§ **EXERCISE A**
Summarize the Ken Lolla profile in two sentences.
§ **EXERCISE B**
Please extend the Ken Lolla profile past its last sentence.

§ **SUPPLIED PASSAGE**
**********
Ken Lolla

Personal information
- Full name: Ken Lolla
- Date of birth: c. 1961 (age 64–65)
- Place of birth: Belmar, New Jersey, United States
- Position: Midfielder

Youth career
- –1980: St. Rose Purple Roses

College career
- Years: Team / Apps / (Gls)
- 1980–1983: Duke Blue Devils

Senior career*
- Years: Team / Apps / (Gls)
- 1984: Charlotte Gold
- 1984–1988: Canton Invaders (indoor)
- 1988: New Jersey Eagles
- 1990: Penn-Jersey Spirit

Managerial career
- 1984: Monmouth Hawks (assistant)
- 1985: Duke Blue Devils (assistant)
- 1987: Lake High School
- 1988–1989: Duke Blue Devils (assistant)
- 1990–1992: Belmont Abbey Crusaders
- 1993–2005: Akron Zips
- 2006–2018: Louisville Cardinals

= Ken Lolla =

American soccer player-coach

Ken Lolla is a soccer coach who was formerly head men's soccer coach at the University of Louisville. He is also a writer and professional speaker. Lolla played collegiate soccer at Duke University and professionally at various US professional soccer teams. He has earned several accolades as both a player and coach.
**********
§ **DATASET EXTRACT**

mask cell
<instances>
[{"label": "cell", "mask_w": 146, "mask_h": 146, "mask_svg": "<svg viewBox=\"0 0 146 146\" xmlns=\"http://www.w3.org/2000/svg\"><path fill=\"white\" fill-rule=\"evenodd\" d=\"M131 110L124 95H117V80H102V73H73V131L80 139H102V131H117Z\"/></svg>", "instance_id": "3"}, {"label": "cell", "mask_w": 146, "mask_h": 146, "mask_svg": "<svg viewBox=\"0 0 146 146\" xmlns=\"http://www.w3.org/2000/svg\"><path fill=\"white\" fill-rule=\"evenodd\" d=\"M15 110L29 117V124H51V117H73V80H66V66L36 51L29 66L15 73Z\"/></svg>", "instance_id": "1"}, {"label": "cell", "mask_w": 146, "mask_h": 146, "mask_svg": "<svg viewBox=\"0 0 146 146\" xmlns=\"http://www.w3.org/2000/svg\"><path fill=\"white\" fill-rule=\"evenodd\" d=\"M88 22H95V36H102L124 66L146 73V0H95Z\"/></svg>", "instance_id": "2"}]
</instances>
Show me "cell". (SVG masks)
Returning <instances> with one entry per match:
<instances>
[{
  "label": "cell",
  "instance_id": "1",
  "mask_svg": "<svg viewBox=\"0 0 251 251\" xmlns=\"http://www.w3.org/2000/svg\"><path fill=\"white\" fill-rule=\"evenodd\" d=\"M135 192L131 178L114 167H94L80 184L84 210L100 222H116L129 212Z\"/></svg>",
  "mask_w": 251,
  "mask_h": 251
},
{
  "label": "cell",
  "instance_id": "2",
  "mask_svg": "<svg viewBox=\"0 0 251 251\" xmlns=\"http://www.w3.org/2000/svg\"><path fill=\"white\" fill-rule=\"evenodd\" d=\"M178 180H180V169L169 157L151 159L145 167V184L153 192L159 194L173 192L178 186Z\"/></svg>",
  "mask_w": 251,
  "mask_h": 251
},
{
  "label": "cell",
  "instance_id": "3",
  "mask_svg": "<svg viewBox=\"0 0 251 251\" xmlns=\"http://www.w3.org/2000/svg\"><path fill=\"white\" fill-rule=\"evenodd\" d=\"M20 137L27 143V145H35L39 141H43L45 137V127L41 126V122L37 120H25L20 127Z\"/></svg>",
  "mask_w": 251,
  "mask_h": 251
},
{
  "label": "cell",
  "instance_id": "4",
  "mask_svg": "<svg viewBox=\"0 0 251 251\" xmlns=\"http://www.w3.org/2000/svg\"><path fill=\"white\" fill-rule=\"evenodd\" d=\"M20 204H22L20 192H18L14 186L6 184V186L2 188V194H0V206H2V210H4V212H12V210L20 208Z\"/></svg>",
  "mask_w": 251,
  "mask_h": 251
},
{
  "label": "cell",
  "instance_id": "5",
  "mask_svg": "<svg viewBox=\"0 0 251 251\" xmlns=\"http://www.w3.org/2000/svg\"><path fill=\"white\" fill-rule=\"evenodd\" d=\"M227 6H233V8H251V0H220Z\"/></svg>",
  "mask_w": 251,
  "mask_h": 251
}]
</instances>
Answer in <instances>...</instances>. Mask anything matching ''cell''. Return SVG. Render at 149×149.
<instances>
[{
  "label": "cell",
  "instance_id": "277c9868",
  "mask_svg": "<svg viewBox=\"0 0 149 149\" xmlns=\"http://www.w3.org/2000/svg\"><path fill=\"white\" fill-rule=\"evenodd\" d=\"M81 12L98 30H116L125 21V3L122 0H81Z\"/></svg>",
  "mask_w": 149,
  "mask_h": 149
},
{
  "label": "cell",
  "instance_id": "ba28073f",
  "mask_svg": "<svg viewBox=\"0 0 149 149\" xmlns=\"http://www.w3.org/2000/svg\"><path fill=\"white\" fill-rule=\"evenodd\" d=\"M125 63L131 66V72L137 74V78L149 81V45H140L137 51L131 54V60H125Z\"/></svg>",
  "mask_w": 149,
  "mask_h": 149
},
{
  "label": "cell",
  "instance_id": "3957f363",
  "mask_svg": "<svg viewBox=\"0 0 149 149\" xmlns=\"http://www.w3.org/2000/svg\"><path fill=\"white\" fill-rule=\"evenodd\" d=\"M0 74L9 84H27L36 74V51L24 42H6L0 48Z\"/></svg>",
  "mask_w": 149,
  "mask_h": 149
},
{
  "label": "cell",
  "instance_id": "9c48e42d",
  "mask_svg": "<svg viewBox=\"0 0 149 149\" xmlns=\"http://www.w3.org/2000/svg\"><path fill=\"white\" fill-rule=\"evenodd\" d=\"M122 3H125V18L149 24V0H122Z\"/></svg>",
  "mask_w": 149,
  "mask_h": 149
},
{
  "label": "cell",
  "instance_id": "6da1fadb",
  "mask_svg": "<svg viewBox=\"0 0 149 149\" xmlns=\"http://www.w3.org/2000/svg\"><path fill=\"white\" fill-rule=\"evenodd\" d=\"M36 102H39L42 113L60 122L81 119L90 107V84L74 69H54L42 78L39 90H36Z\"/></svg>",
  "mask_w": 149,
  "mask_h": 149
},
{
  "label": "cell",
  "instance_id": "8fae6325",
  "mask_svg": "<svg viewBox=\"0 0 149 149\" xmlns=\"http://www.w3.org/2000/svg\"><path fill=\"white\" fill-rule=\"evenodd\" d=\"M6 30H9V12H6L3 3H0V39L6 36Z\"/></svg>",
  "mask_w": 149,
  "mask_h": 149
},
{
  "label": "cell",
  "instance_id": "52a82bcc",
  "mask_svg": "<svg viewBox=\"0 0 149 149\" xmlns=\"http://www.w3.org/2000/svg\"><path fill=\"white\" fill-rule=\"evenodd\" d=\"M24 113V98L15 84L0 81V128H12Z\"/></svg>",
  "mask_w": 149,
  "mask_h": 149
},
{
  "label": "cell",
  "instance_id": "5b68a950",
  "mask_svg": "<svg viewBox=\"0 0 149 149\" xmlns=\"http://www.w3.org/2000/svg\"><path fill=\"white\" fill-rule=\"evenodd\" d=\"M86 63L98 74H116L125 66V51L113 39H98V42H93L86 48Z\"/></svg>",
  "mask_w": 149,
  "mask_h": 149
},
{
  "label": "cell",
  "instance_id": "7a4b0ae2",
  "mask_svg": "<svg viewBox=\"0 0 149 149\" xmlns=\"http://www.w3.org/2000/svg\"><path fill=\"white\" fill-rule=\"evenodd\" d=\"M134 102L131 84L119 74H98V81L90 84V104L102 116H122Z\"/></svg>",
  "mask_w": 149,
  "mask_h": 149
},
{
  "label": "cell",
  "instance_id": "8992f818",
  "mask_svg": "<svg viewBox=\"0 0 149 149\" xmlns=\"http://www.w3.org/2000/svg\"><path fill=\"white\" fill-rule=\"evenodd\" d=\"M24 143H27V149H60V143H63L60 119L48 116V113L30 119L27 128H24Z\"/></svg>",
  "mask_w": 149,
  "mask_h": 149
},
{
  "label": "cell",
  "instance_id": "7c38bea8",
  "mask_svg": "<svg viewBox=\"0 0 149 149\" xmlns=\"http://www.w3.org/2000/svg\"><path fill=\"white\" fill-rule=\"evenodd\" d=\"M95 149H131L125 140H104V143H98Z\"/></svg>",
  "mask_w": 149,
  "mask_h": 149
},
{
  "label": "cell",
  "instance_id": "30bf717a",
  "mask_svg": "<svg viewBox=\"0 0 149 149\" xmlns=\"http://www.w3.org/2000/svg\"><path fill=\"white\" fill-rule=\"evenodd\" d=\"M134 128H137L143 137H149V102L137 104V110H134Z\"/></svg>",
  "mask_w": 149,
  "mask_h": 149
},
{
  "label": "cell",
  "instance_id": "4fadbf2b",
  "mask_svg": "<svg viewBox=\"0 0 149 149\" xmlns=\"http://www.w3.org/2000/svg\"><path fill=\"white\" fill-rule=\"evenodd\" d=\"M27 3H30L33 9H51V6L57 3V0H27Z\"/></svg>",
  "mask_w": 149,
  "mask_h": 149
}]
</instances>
**********
§ **YOUR RESPONSE A**
Ken Lolla is a soccer coach who was formerly head men's soccer coach at the University of Louisville, and he is also a writer and professional speaker. He played collegiate soccer at Duke University and professionally for various US teams, and he has earned several accolades as both a player and coach.

§ **YOUR RESPONSE B**
==Player==
Lolla attended St. Rose High School in Belmar, New Jersey where he was a 1980 High School All-American; he also played on the U.S. Olympic Sports Festival teams in 1979 and 1983. Lolla went on to play collegiate soccer at Duke University from 1980 to 1983 where he was a three-time all-conference selection of the Atlantic Coast Conference and earned All-South and All-America in 1981 and 1983. He graduated in 1983 with a degree in biology.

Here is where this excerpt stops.